### [PAGE EXTRACT]
..............................

You are viewing a plain text version of this content. The canonical link for it is here.

Posted to issues@spark.apache.org by "Nick Pentreath (JIRA)" <ji...@apache.org> on 2017/09/15 13:18:00 UTC

[jira] [Resolved] (SPARK-21958) Attempting to save large Word2Vec model hangs driver in constant GC.

     [ https://issues.apache.org/jira/browse/SPARK-21958?page=com.atlassian.jira.plugin.system.issuetabpanels:all-tabpanel ]

Nick Pentreath resolved SPARK-21958.
------------------------------------
       Resolution: Fixed
    Fix Version/s: 2.3.0

Issue resolved by pull request 19191
[https://github.com/apache/spark/pull/19191]

> Attempting to save large Word2Vec model hangs driver in constant GC.

..............................

### [WORK INSTRUCTIONS]
Change "hangs" to "stalls" in the stretch of the JIRA notice from "Posted to issues@spark.apache.org" through "Pentreath resolved SPARK-21958.", and write that stretch out again. The records bear no relation to the JIRA notice.

Records of spatial reasoning questions

..............................

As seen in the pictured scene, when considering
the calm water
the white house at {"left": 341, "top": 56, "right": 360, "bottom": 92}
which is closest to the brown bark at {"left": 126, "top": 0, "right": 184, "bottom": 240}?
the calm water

..............................

### [REPLY]
Posted to issues@spark.apache.org by "Nick Pentreath (JIRA)" <ji...@apache.org> on 2017/09/15 13:18:00 UTC

[jira] [Resolved] (SPARK-21958) Attempting to save large Word2Vec model stalls driver in constant GC.

     [ https://issues.apache.org/jira/browse/SPARK-21958?page=com.atlassian.jira.plugin.system.issuetabpanels:all-tabpanel ]

Nick Pentreath resolved SPARK-21958.